[Advaita-l] HH Sri SSS on adhyAsa

Ramakrishnan Balasubramanian rama.balasubramanian at gmail.com
Thu May 10 13:55:39 CDT 2007


I didn't get a chance to go through Potters book yesterday (I do have
it), but here are some comments. If I see anything in Potters book,
which make me think I misinterpreted Potter, I'll let you know.

First of all:
realism: a doctrine that universals exist outside the mind;
specifically : the conception that an abstract term names an
independent and unitary reality b : a theory that objects of sense
perception or cognition exist independently of the mind -- compare

>From http://www.m-w.com/dictionary/realism

I have quoted from SSS;'s owm work "Salient Features ...", (no
translation or anything!!) in footnote 18, which I reproduce:

The entire quote from [12] (pp. 80) is: "Avidyaa is an innate,
beginless misconception due to a mental super imposition of the real
and unreal, the self and the non-self as well as their properties on
each other. This superimposition is the primus of all distinctions of
pram¯atr. , pram¯an.a and prameya."

Clearly, if anything, SSS can be characterized as an out-and-out
idealist. I have many more quotes from SSS where it is clear that he
says the mind performs adhyaasa (and being repeated in this list by
his followers even very recently). I can safely claim that SSS accepts
no universals to exist outside the mind (unless you want to
characterize brahman a universal). I think the source of the good
Professors confusion may be the following:

He probably thinks avidyaa being bhaavaruupa and "transforming" into
the world, and also being "cancelled" by j~naana implies that the
world disappears after realization. Obviously that's not the position
of the pa~ncapaadikaa, as apparent from your excellent series. That
quote from Citsukha about bhaavaruupa was especially great, BTW.

It is also a little confusing as to what Potter means by "false
awareness" of them. Hopefully he is not thinking brahman is something
"objective". The problem I see with Hacker and Co is that they stop
with these kind of "false awareness" kind of analysis and do not stop
much to think about where this false awareness is working, or what is
the fundamental cause of this false awareness, unless the text itself
talks about it right there.
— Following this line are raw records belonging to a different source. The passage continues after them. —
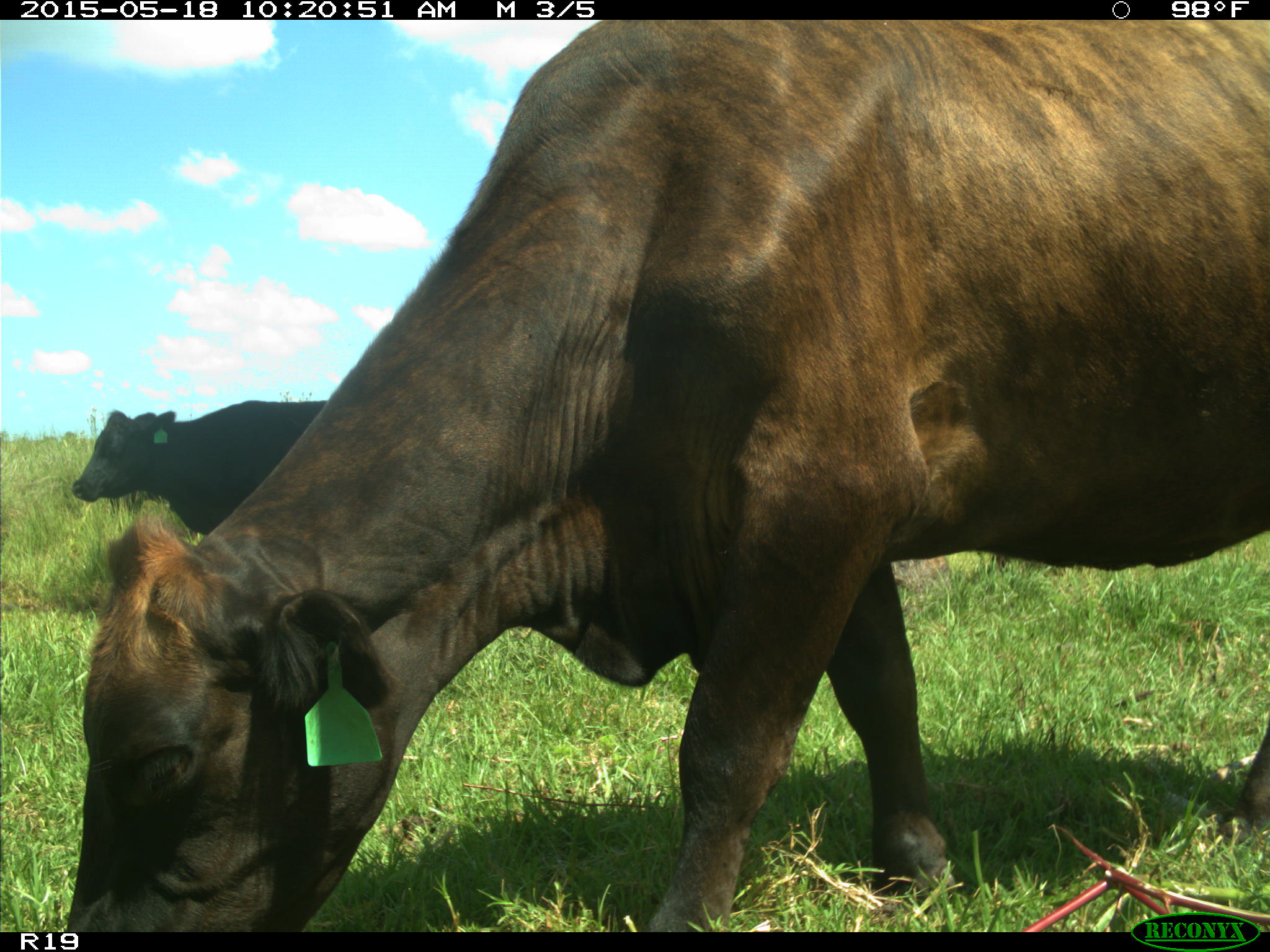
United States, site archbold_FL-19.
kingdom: Animalia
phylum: Chordata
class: Mammalia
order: Artiodactyla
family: Bovidae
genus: Bos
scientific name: Bos taurus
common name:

It seems clear that one has to look at
various statements and see if we can come up with something

Among modern scholars, T M P Mahadevan is the only person (AFAIK) who
has pointed out that the labels of idealsit and realist cannot be
applied to both Gaudapada and Shankara, because they are talking about
something which is beyond these characterizations.

The University of Madras should really reprint all of SS Suryanarayana
Sastri's and Mahadevan's books.


On 5/8/07, Anand Hudli <anandhudli at hotmail.com> wrote:
> Rama,
> In the book "Advaita Vedanta up to Samkara and His pupils", edited by Karl
> Potter, he makes a statement about Swami Sacchidanandendra Sarasvati on
> pages 79-80:
> "On Sarasvati's showing Samkara is a realist. True knowledge does not remove
> the objects of the world but rather removes our false awareness of them."
> Later on page 80, he says:
> "We may also note that, although Samkara does not have standard terminology
> to regularly reflect the distinction, he does seem to speak of avidya or
> maya as *causing* us to experience (superimpose) things the way we do, which
> is to give it a positive function beyond that or merely veiling or covering
> Brahman." (emphasis on the word causing by the author, not me).
> I have not done a detailed study of SSS's works and so would like to know
> more about the basis of the first statement above. (The fact that I have no
> intimate knowledge of SSS's works does not preclude or disqualify me from
> defending Shankara's  disciples' works or those of other advaitins, since my
> focus is primarily on clarifying such works.)
> The second statement is only cited as another viewpoint that supports the
> cause of adhyAsa principle that was implied in Shankara's own works and the
> possibility of going wrong if one did only a pure textual analysis.